▸ **Texto fornecido**:
Por sua vez, sob a epígrafe “rejeição do recurso”, estabelece a alínea a) do n.º 1 do art.º 420.º do C.P.P. que o recurso é rejeitado sempre que for manifesta a sua improcedência.
*
7 - É o que efectivamente acontece no presente caso, pelo que, perante a manifesta improcedência do recurso interposto, passa a proferir-se decisão sumária:
Está em causa nos autos o cálculo da prisão subsidiária relativamente a pena de multa de 240 dias e à qual foi descontado um dia de detenção.
Sustenta o Ministério Público que, no caso, a prisão subsidiária deve ser fixada em 159 dias, devendo ser alterado o despacho recorrido em conformidade, isto é, acrescentando mais um dia de prisão subsidiária, não esclarecendo, porém, como chega a tal conclusão, limitando-se a afirmá-la.
Pensamos que não lhe assiste razão, considerando-se até inexplicável que, por questão de tão diminuta relevância e que só prejudicaria o arguido, não se tenha abstido de fazer uso do direito ao recurso.
Vejamos.
Quanto à conversão da multa não paga em prisão subsidiária, determina o art.º 49.º do C. Penal:
«1 - Se a multa, que não tenha sido substituída por trabalho, não for paga voluntária ou coercivamente, é cumprida prisão subsidiária pelo tempo correspondente reduzido a dois terços, ainda que o crime não fosse punível com prisão, não se aplicando, para o efeito, o limite mínimo dos dias de prisão constante do n.º 1 do artigo 41.º
2 - O condenado pode a todo o tempo evitar, total ou
parcialmente, a execução da prisão subsidiária, pagando, no todo ou em parte, a multa a que foi condenado.
3 - Se o condenado provar que a razão do não pagamento da multa lhe não é imputável, pode a execução da prisão subsidiária ser suspensa, por um período de 1 a 3 anos, desde que a suspensão seja subordinada ao cumprimento de deveres ou regras de conduta de conteúdo não económico ou financeiro. Se os deveres ou as regras de conduta não forem cumpridos, executa-se a prisão subsidiária; se o forem, a pena é declarada extinta.
4 - O disposto nos n.ºs 1 e 2 é correspondentemente aplicável ao caso em que o condenado culposamente não cumpra os dias de trabalho pelos quais, a seu pedido, a multa foi substituída. Se o incumprimento lhe não for imputável, é correspondentemente aplicável o disposto no número anterior.»

▸ **Ações a realizar**:
**a.** Responda a cada pergunta sobre o excerto relativo à prisão subsidiária:
(i) Quantos dias tinha a pena de multa a que se refere o cálculo em causa nos autos?
(ii) Em quantos dias entende o Ministério Público que deve ser fixada a prisão subsidiária?
(iii) Segundo o n.º 3 do art.º 49.º do Código Penal, por que período pode ser suspensa a execução da prisão subsidiária?
**b.** Redija a continuação do excerto sobre a prisão subsidiária, começando logo após a última frase apresentada.

▸ **Material fornecido**:
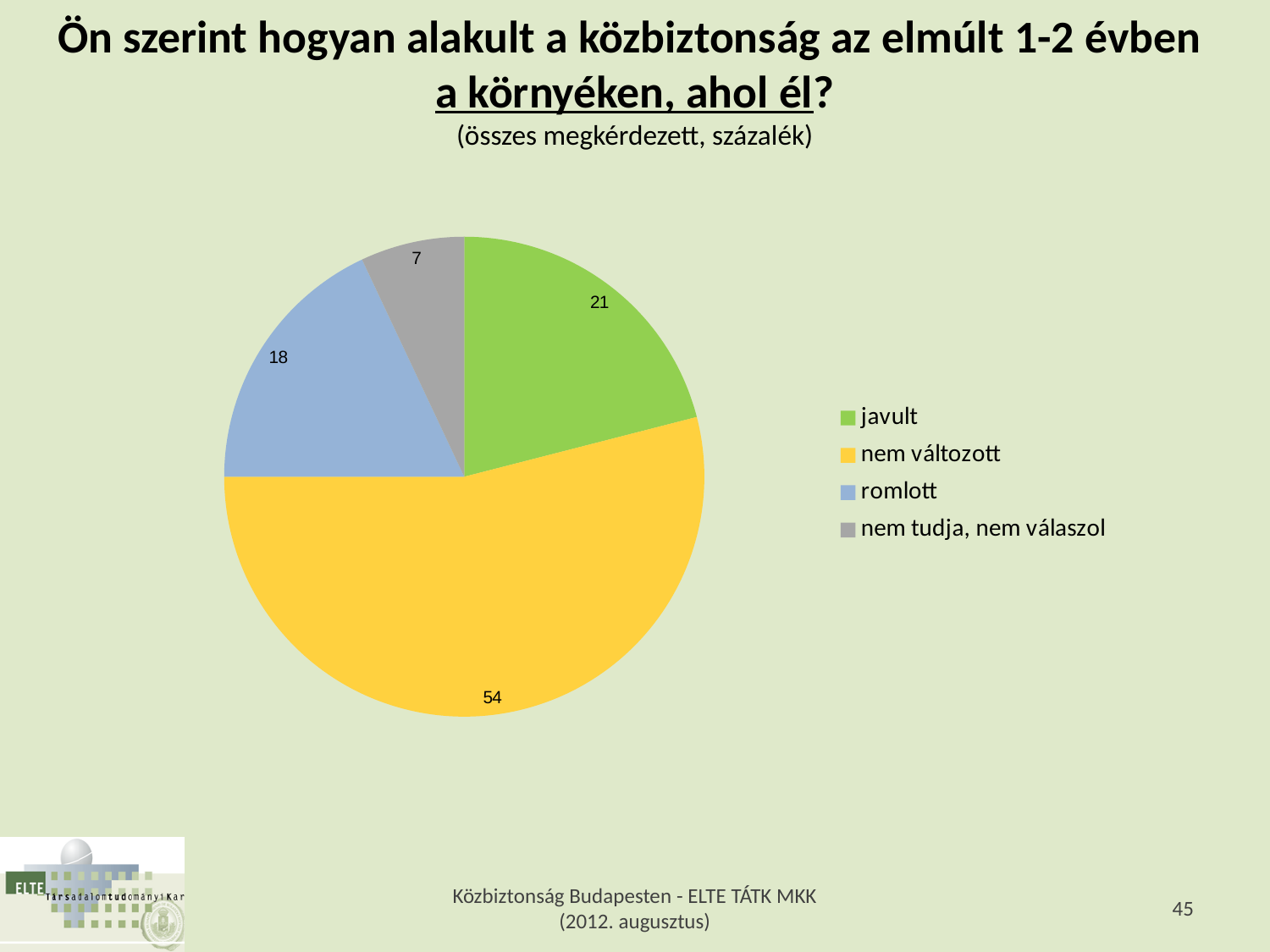
What is the difference between the values for "nem változott" and "javult"? 33 Which category has the largest slice? nem változott What is the value for "nem tudja, nem válaszol"? 7 What is the difference between the values for "romlott" and "nem tudja, nem válaszol"? 11 How many categories does the pie chart have? 4 What kind of chart is shown on the slide? pie chart What is the value for "romlott"? 18 Which colour represents "romlott" in the legend? blue Which category has the smallest slice? nem tudja, nem válaszol What is the value for "javult"? 21 What is the value for "nem változott"? 54 Which is larger, the value for "javult" or the value for "romlott"? javult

▸ **Respostas**:
**a.**
(i) 240 dias.
(ii) 159 dias.
(iii) Por um período de 1 a 3 anos.

**b.**
No caso em apreço impõe-se calcular dois terços dos 240 dias de prisão em que o arguido foi condenado, descontados de um dia de detenção, ou seja, calcular dois terços de 239 dias de prisão.
Quanto à contagem do tempo de prisão, como sabemos, a lei não prevê que o tempo de prisão seja contado em horas, ou em partes de dia, tendo apenas como unidades de contagem o ano, o mês e o dia.
Na verdade, estabelece o art.º 479.º do C.P.P.:
«1 - Na contagem do tempo de prisão, os anos, meses e dias são computados segundo os critérios seguintes:
a) A prisão fixada em anos  termina no dia correspondente, dentro do último ano, ao do início da contagem e, se não existir dia correspondente, no último dia do mês;
b) A prisão fixada em meses é contada considerando-se cada mês um período que termina no dia correspondente do mês seguinte ou, não o havendo, no último dia do mês;
c) A prisão fixada em dias é contada considerando-se cada dia um período de vinte e quatro horas, sem prejuízo do que no artigo 481.º se dispõe quanto ao momento da libertação.
2 - Quando a prisão não for cumprida continuamente, ao dia encontrado segundo os critérios do número anterior acresce o tempo correspondente às interrupções.»
O momento da libertação encontra-se hoje previsto, não no referido art.º 481.º do C.P.P., mas no art.º 24.º do Código da Execução das Penas e Medidas Privativas da Liberdade, aprovado pela Lei n.º 115/2009, de 12 de Outubro, em cujo n.º 1 se determina que a libertação tem lugar durante a manhã do último dia do cumprimento da pena.
Também o art.º 80.º do C. Penal estipula, relativamente ao desconto da detenção, da prisão preventiva e da obrigação de permanência na habitação sofridas pelo arguido, que as mesmas são descontadas por inteiro no cumprimento da pena de prisão, ainda que tenham sido aplicadas em processo diferente daquele em que vier a ser condenado, quando o facto por que for condenado tenha sido praticado anteriormente à decisão final do processo no âmbito do qual as medidas foram aplicadas, sendo que, quanto à contagem de tais privações de liberdade, é entendimento pacífico que a detenção por período inferior a 24 horas é contada como um dia de detenção.
E no n.º 2 do mesmo art.º 80.º também se prevê que se for aplicada pena de multa, a detenção, a prisão preventiva e a obrigação de permanência na habitação são descontadas à razão de um dia de privação da liberdade por, pelo menos, um dia de multa.
De tudo resulta que a lei não prevê a contagem do tempo de prisão em horas ou partes de dia, havendo que considerar, como unidade mínima de contagem da prisão, a de um dia, mesmo que a detenção ou a prisão se verifiquem por período inferior, isto é, por apenas algumas horas.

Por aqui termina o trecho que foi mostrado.